:: EXERCÍCIO A ::
No texto sobre o divórcio, o primeiro parágrafo diz porque é que o divórcio se mete todos os dias connosco. Enumere todos os motivos apresentados.
:: EXERCÍCIO B ::
Segundo o texto sobre o divórcio, que séculos marcam a viragem na conceção do casamento como originário duma relação amorosa?

:: TEXTO FORNECIDO ::
= = = = = = =

1. A percentagem elevadíssima de divórcios na sociedade portuguesa mete-se todos os dias connosco, pelos números impressionantes, pela proximidade connosco dos que a ele recorrem e pelos dramas que habitualmente este processo transporta. O divórcio como drama que é esconde sempre no entanto o lado positivo da libertação de outro drama e da partida para uma nova ilusão de felicidade, essencial à vida.

Aprender a amar e a viver com alguém é um processo que se inaugura num olhar e continua numa relação ou num contrato mas que, sendo um processo entre duas “pessoas”, tem todas as condições para poder estar sempre incompleto e dar origem à insatisfação diante das expectativas. Aos que defendem que antigamente o divórcio era raro e que os nossos pais eram felizes, responda-se que nem o divórcio existia nem o recurso à separação estava nos horizontes deles. Os problemas resolviam-se ou degeneravam com o tempo e com a aceitação das regras sociais e a acomodação ao sofrimento, que a religião favorecia. Nem a felicidade era um objetivo. Aliás os mitos de Romeu e Julieta e Tristão e Isolda, fundadores do nosso pensamento sobre o amor, testemunham que ao longo da História o amor esteve mesmo à margem do casamento e aí se devia manter. Os séculos XIX e XX são o momento de viragem na conceção do casamento como originário duma relação amorosa, com tudo o que isso pouco a pouco vai instilando de inovador.

= = = = = = =

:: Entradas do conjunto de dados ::

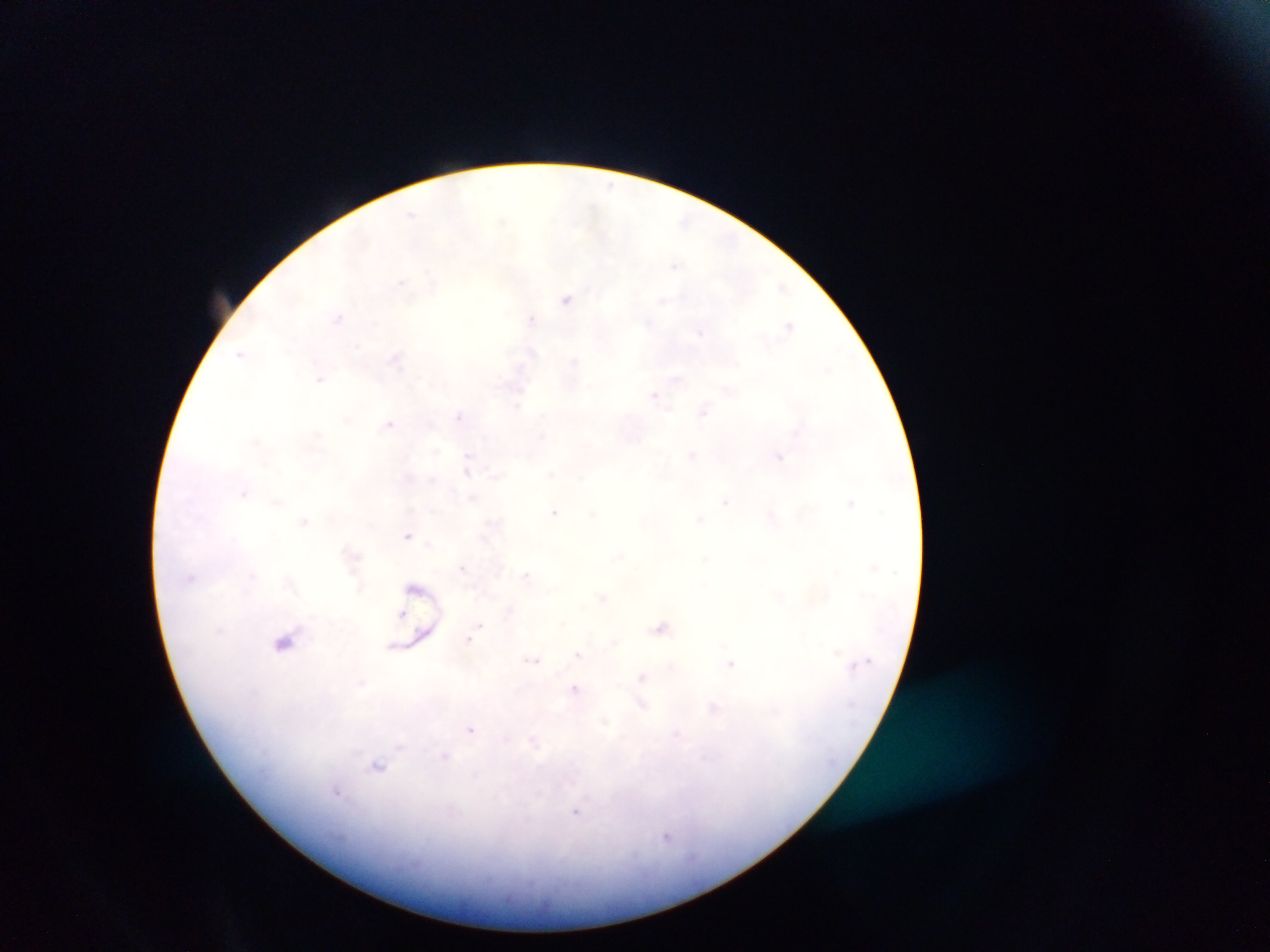
field_of_view: single
preparation: thick blood smear
image_size: 1270×952 pixels
capture: mobile-phone photograph through a microscope
plasmodium_parasite_locations: 'approximate centers as (x, y) in pixels (subset; some below the resolvable size): (400, 281), (566, 298), (338, 316), (532, 318), (789, 321), (320, 378), (655, 394), (704, 409), (458, 415), (388, 423), (779, 457), (433, 480), (473, 496), (725, 503), (554, 511), (701, 519), (407, 535), (463, 568), (526, 576), (190, 578), (510, 610), (401, 614), (480, 625), (661, 626), (468, 638), (578, 654), (533, 659), (729, 666), (575, 688), (471, 730), (337, 792), (576, 814), (667, 837)'
country: Ghana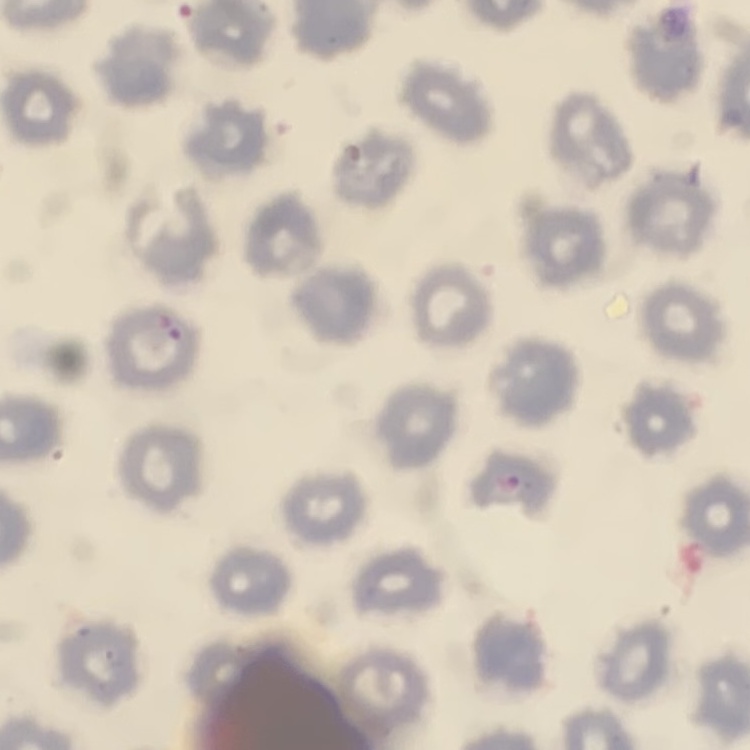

= = = = = = =

:: RESPOSTA ESCRITA A ::
- Os números impressionantes.
- A proximidade connosco dos que a ele recorrem.
- Os dramas que habitualmente este processo transporta.

:: RESPOSTA ESCRITA B ::
Os séculos XIX e XX.